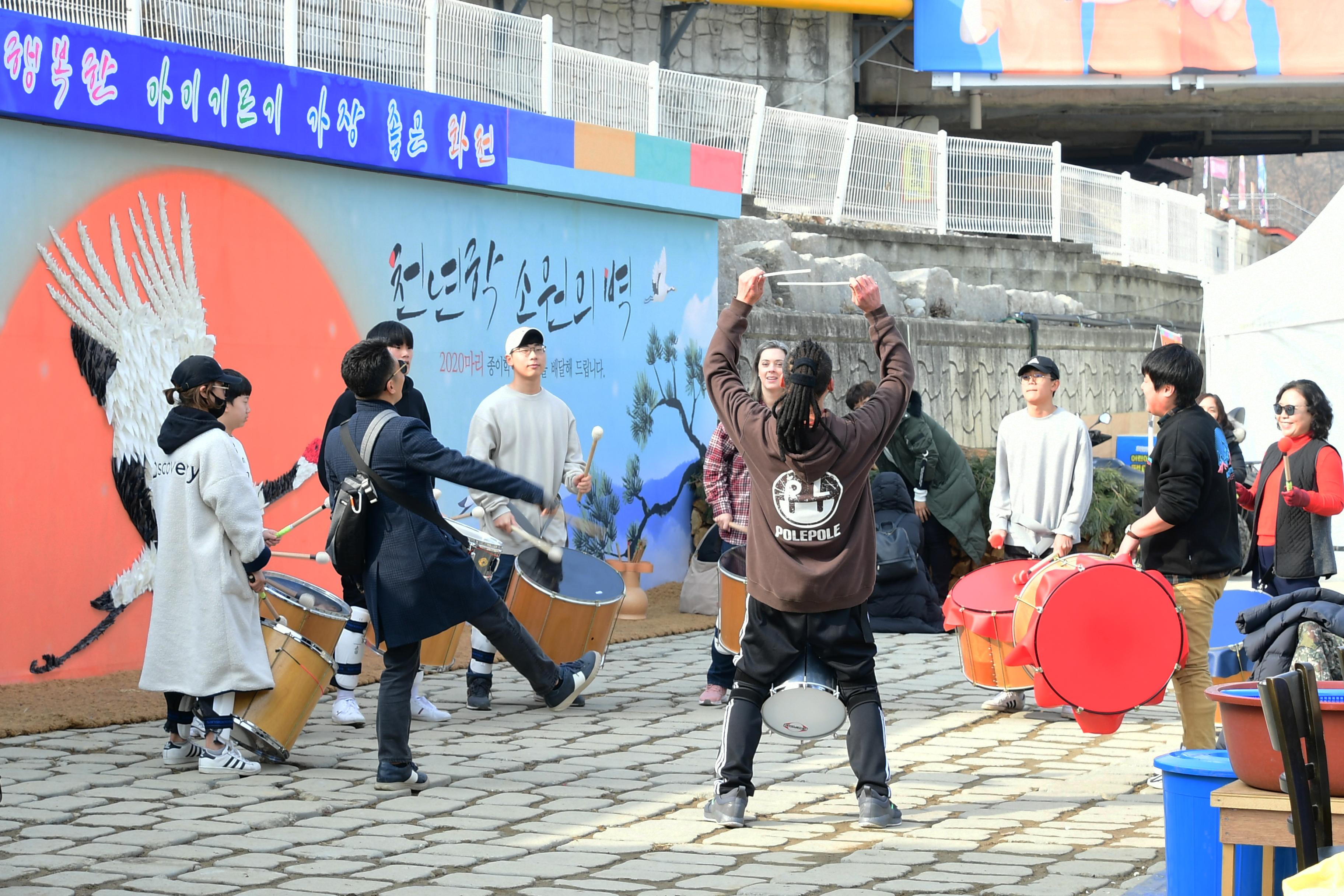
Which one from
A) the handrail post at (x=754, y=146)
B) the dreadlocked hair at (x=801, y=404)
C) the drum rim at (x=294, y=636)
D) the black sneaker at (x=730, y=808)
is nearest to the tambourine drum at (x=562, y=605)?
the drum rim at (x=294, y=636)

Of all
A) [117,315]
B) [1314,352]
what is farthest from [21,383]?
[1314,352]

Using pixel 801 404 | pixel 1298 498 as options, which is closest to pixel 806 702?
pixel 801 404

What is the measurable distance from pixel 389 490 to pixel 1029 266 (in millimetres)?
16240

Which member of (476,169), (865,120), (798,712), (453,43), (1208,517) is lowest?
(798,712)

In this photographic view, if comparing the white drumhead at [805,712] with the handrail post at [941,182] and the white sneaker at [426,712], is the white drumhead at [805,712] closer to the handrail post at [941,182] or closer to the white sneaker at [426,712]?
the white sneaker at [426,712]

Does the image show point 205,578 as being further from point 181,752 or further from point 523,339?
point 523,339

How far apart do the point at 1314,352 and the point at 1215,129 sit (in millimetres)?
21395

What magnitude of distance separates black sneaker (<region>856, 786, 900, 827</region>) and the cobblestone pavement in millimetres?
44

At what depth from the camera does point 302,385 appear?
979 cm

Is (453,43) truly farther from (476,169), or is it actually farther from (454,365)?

════════

▸ **What you have to do**
Reproduce the listing above word for word, leaving the picture out.

▸ **Final result**
Which one from
A) the handrail post at (x=754, y=146)
B) the dreadlocked hair at (x=801, y=404)
C) the drum rim at (x=294, y=636)
D) the black sneaker at (x=730, y=808)
is nearest to the tambourine drum at (x=562, y=605)?
the drum rim at (x=294, y=636)

Of all
A) [117,315]
B) [1314,352]
what is farthest from [21,383]?
[1314,352]

Using pixel 801 404 | pixel 1298 498 as options, which is closest to pixel 806 702?
pixel 801 404

What is the measurable distance from pixel 389 490 to pixel 1029 266 (in millimetres)?
16240

Which member of (476,169), (865,120), (798,712), (453,43), (1208,517) is lowest?
(798,712)

In this photographic view, if comparing the white drumhead at [805,712] with the handrail post at [941,182] and the white sneaker at [426,712], is the white drumhead at [805,712] closer to the handrail post at [941,182] or closer to the white sneaker at [426,712]?
the white sneaker at [426,712]

Does the image show point 205,578 as being further from point 181,752 or further from point 523,339?
point 523,339

How far apart do the point at 1314,352 and the point at 1215,129 sit (in millimetres)?
21395

What magnitude of distance separates black sneaker (<region>856, 786, 900, 827</region>) and the cobblestone pavement in millimetres?
44

At what depth from the camera does point 302,385 appear?
979 cm

Is (453,43) truly farther from (476,169), or is it actually farther from (454,365)?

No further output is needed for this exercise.